主  催 滋賀県立近代美術館、静岡県立美術館、「美術の20世紀展」実行委員会、京都新聞社
後  援 滋賀県教育委員会、NHK大津放送局
助  成 財団法人地域創造
会  場 企画展示室1・2
関連行事 ○特別講演会 「日本美術の20世紀」
平成17年7月2日(土)  於:講堂
講師:木下直之(東京大学教授)
○美術講演会 「美術の20世紀-豊かなる表現」
平成17年6月26日(日)  於:講堂
講師:泰井良(静岡県立美術館学芸員)
図  録 290×225mm、120ページ(カラー作品図版107点、モノクロ作品図版5点)
編集:静岡県立美術館、滋賀県立近代美術館
発行:静岡県立美術館、滋賀県立近代美術館、「美術の20世紀展」実行委員会
内容:○論文:「美術の20世紀-豊かなる表現」 泰井良(静岡県立美術館学芸員
       「仏画らしくない幾つかの仏画-小倉遊亀の[信心] 」 高梨純次(当館学芸課長)

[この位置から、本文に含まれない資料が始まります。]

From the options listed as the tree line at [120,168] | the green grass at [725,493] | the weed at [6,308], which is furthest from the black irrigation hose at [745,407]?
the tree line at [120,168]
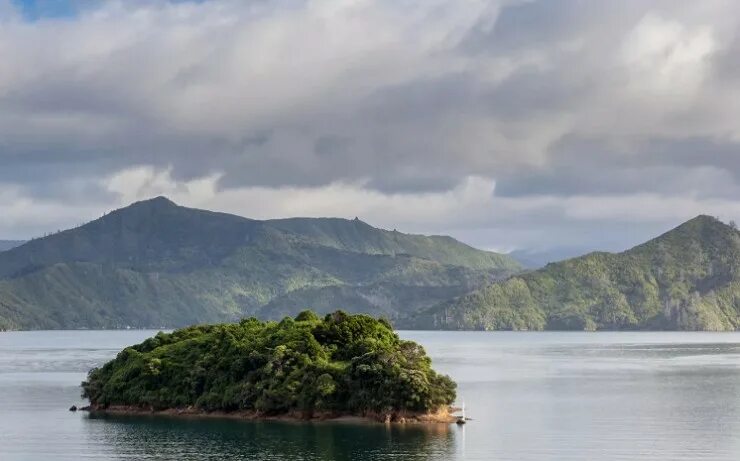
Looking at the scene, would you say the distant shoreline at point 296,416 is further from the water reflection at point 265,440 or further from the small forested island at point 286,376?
the water reflection at point 265,440

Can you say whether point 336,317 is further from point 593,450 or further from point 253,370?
point 593,450

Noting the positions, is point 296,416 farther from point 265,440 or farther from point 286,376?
point 265,440

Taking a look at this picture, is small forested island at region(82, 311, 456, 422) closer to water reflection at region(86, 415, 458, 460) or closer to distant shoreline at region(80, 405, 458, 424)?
distant shoreline at region(80, 405, 458, 424)

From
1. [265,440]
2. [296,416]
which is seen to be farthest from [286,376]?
[265,440]

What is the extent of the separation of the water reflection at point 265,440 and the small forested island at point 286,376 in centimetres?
337

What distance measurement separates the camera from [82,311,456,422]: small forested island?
166m

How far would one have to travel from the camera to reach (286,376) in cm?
17300

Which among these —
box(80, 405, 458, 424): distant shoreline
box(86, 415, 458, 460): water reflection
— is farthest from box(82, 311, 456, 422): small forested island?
box(86, 415, 458, 460): water reflection

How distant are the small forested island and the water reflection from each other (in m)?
3.37

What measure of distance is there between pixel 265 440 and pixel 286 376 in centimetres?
2320

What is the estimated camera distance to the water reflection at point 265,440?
138 metres

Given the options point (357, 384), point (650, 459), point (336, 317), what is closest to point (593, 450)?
point (650, 459)

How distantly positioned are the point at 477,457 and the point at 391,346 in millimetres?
41152

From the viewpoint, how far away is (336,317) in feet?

       「バルラッハ随想」 占部敏子(当館主任学芸員)
       「絵画の触覚性」 川谷承子(静岡県立美術館学芸員)
       「感性の古層を尋ねる旅-『越境する美術』への解題」 村上敬(静岡県立美術館学芸
        員)
○作家・作品解説   ○出品リスト
新聞関連記事 京都新聞 平成17年5月25日(朝刊)   「激動の時代 アートを回顧」
京都新聞 平成17年6月19日~23日(朝刊) 「企画展美術の20世紀から」(5回連載)高梨純次、占部敏子
No. 作家名 作品名 制作年 材質・技法・形状 寸法(cm) 所蔵先
第1章 日本における近代絵画の成立
1 司馬江漢 駿州薩陀山富士遠望図 1801(文化1)年 絹本油彩 78.5×146.5 静岡県立美術館
2 チャールズ・ワーグマン 富士遠望図 1876(明治9)年以降 油彩・キャンヴァス 41.2×76.2 静岡県立美術館
3 岸竹堂 堅田真景図 1880(明治13)年頃 絹本着色 121.9×32.5 滋賀県立近代美術館
4 山元春挙 深山雪霽鹿図 1895(明治28)年 絹本墨画、四曲一隻 135.0×229.8 滋賀県立近代美術館
5 野村文挙 芳野春暁図 1897(明治30)年頃 絹本着色 172.3×99.6 滋賀県立近代美術館
6 平木政次 富士 1897(明治30)年 油彩・キャンヴァス 44.0×67.0 静岡県立美術館
7 五姓田義松 富士 1905(明治38)年 油彩・キャンヴァス 46.8×101.5 静岡県立美術館
8 下村観山・横山大観 日・月蓬莱山図 1900(明治33)年頃 絹本墨画淡彩、対幅 各98.0×154.0 静岡県立美術館
9 菱田春草 雪の山 1909(明治42)年頃 絹本着色 41.0×62.0 滋賀県立近代美術館
10 川村清雄 1913(大正2)頃-1927(昭和2)年 油彩・キャンヴァス 60.6×152.0 静岡県立美術館
第2章 画家の求めた風景
11 和田 英作 富士 1918(大正7)年 油彩・キャンヴァス 60.6×80.2 静岡県立美術館
12 和田 英作 日本平望嶽台 1939(昭和14)年 油彩・キャンヴァス 45.0×52.8 静岡県立美術館(寄託)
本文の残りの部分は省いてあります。